We need to precise the providers variables so it can authenticate to our Azure Subscription. These variables are fetched from the terraform.tfvar file.

Also the Azure resource group, virtual network and subnet blocks as they are central resources, but you can also just put them in a separate file.

terraform {
  required_version = ">= 0.12"
  required_providers {
    azurerm = ">= 2.39.0"
  }
  
}

provider "azurerm" {
  features {}
  subscription_id = var.azure-subscription-id
  client_id       = var.azure-client-id
  client_secret   = var.azure-client-secret 
  tenant_id       = var.azure-tenant-id
}

resource "azurerm_resource_group" "virtual-class" {
  name     = "virtual-class"
  location = "West Europe"
}

resource "azurerm_virtual_network" "virtual-net" {
  name                = "class-vnet"
  address_space       = ["192.168.0.0/16"]
  location            = azurerm_resource_group.virtual-class.location
  resource_group_name = azurerm_resource_group.virtual-class.name
}

resource "azurerm_subnet" "class-subnet" {
  name                 = "class-snet"
  resource_group_name  = azurerm_resource_group.virtual-class.name
  virtual_network_name = azurerm_virtual_network.virtual-net.name
  address_prefixes     = ["192.168.1.0/24"]
}

vms.tf

This is the bloc that will allow us to create a Virtual machine per Student, give it a static IP within the subnet and create credentials of the student for that VM. to do so, it will loop through the map and list of strings we wrote in the variables.tf file, creates and configures each student’s VM.

Per example, student1 will get internal-vm1 with the private IP 192.168.1.11, he can access it with the student1:student1 username:password pair.

resource "azurerm_network_interface" "vm-nic" {
    for_each            = var.nic_numbers
    name                = "nic-vm${each.key}"
    location            = azurerm_resource_group.virtual-class.location
    resource_group_name = azurerm_resource_group.virtual-class.name

    ip_configuration {
      name                          = "internal-vm${each.key}"
      subnet_id                     = azurerm_subnet.class-subnet.id
      private_ip_address_allocation = "Static"
      private_ip_address            = "192.168.1.1${each.key}"
    }
}

resource "azurerm_linux_virtual_machine" "vm" {

    for_each            = var.nic_numbers
    name                = "vm${each.key}"
    resource_group_name = azurerm_resource_group.virtual-class.name
    location            = azurerm_resource_group.virtual-class.location
    size                = "Standard_F2"
    admin_username      = "student${each.key}"
    network_interface_ids = ["/subscriptions/xxxxxxxx-xxxx-xxxx-xxxx-xxxxxxxxxxxx/resourceGroups/virtual-class/providers/Microsoft.Network/networkInterfaces/${each.value}"]
    admin_password = "student${each.key}"

    os_disk {
      caching              = "ReadWrite"
      storage_account_type = "Standard_LRS"
    }

    source_image_reference {
      publisher = "Canonical"
      offer     = "UbuntuServer"
      sku       = "16.04-LTS"
      version   = "latest"
    }
}

** Change the xxxx-xx….xxxx characters with your Azure subscription ID.
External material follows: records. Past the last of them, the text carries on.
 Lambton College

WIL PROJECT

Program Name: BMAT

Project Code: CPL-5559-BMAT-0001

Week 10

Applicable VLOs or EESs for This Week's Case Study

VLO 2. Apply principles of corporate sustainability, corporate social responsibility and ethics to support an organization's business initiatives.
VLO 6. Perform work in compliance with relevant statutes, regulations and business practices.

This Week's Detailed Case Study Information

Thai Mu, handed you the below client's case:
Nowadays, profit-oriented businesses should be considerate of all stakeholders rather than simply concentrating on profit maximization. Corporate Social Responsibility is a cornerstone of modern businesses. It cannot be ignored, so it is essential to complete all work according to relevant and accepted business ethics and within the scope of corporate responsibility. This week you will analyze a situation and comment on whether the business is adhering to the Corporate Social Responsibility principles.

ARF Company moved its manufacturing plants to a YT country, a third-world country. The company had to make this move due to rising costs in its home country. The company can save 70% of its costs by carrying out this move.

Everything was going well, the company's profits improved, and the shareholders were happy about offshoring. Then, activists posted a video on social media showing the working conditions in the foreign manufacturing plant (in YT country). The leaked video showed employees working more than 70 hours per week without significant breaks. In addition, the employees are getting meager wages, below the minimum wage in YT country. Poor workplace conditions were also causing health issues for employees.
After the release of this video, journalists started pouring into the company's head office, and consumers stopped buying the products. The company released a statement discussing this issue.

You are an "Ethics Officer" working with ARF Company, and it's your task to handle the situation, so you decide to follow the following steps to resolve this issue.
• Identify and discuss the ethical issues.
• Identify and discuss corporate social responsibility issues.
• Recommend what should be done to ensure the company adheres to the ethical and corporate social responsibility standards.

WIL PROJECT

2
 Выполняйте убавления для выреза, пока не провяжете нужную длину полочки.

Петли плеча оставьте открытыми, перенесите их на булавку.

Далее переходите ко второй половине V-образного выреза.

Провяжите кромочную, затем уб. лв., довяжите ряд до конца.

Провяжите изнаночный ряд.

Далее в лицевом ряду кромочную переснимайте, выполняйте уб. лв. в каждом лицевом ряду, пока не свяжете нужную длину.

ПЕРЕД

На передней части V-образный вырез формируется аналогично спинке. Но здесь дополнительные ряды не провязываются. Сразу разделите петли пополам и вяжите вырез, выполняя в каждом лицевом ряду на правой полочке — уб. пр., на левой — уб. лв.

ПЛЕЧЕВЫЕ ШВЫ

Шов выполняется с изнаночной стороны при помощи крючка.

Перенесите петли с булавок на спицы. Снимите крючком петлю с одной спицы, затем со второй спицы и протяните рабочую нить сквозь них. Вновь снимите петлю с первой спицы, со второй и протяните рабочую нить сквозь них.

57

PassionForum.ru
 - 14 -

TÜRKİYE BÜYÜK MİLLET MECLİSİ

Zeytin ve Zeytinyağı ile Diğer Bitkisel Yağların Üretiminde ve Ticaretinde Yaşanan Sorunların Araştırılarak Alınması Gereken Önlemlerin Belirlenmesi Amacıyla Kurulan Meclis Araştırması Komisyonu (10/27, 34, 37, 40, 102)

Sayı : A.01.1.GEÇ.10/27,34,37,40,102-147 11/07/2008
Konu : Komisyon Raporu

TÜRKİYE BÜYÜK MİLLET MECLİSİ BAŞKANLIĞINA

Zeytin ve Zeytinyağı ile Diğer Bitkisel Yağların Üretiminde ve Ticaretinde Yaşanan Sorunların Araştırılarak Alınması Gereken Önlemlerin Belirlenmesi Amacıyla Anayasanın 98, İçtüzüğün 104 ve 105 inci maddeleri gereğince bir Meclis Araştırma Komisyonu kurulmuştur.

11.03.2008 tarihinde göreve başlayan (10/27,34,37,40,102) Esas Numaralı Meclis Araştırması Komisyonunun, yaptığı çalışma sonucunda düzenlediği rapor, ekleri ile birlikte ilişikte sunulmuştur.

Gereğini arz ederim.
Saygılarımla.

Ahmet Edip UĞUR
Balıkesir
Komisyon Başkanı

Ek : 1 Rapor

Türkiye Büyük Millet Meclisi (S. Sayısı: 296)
Provision the Infrastructure

Okey now we’re all set. We can init, plan, apply and destroy our resources with the provided terraform scripts. Make sure they’re in the same directory.

So the day we have a planned class, we can mount the cloud infrastructure for it with the right number of students, all we have to do is to append the list of strings in the variables.tf file.

Provision the class resources

terraform init
terraform plan -var-file="terraform.tfvars"
terraform apply -var-file="terraform.tfvars"

Destroy the class resources

terraform destroy

That’s it, we now have a Cloud Virtual class Infrastructure with a dynamic number of students. Using terraform gives us the flexibility to switch to other Cloud providers easily.